**WHAT IS NEEDED**
Render the rows below as a two-column CSV with the header columns "prompt" and "reply". Write one line per row, quote each field, replace any line breaks inside a field with spaces, and leave out the pictures.

-----

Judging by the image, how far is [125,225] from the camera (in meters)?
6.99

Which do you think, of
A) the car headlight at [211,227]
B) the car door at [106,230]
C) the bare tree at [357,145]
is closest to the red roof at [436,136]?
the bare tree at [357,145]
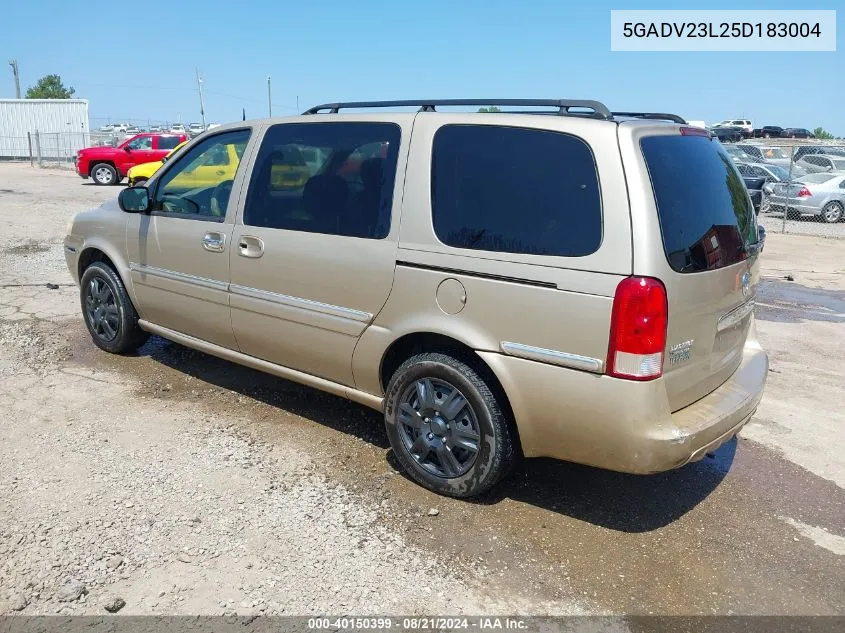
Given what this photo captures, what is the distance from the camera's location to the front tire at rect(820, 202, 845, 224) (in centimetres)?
1859

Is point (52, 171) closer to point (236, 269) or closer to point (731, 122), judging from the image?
point (236, 269)

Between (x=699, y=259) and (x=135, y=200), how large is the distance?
373 centimetres

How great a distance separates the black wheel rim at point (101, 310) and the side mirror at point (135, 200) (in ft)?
2.68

-----

**THE SOLUTION**
prompt,reply
"Judging by the image, how far is [125,225] from the camera (in meters)?","6.99"
"Which do you think, of A) the car headlight at [211,227] B) the car door at [106,230] C) the bare tree at [357,145] is closest to the red roof at [436,136]?","the bare tree at [357,145]"
"Given what this photo captures, what is the distance from the camera's location to the front tire at rect(820, 202, 845, 224) (in centimetres)?","1859"
"Is point (52, 171) closer to point (236, 269) or closer to point (731, 122), judging from the image?","point (236, 269)"
"Between (x=699, y=259) and (x=135, y=200), how large is the distance?","373 centimetres"
"How great a distance separates the black wheel rim at point (101, 310) and the side mirror at point (135, 200) (in ft)?","2.68"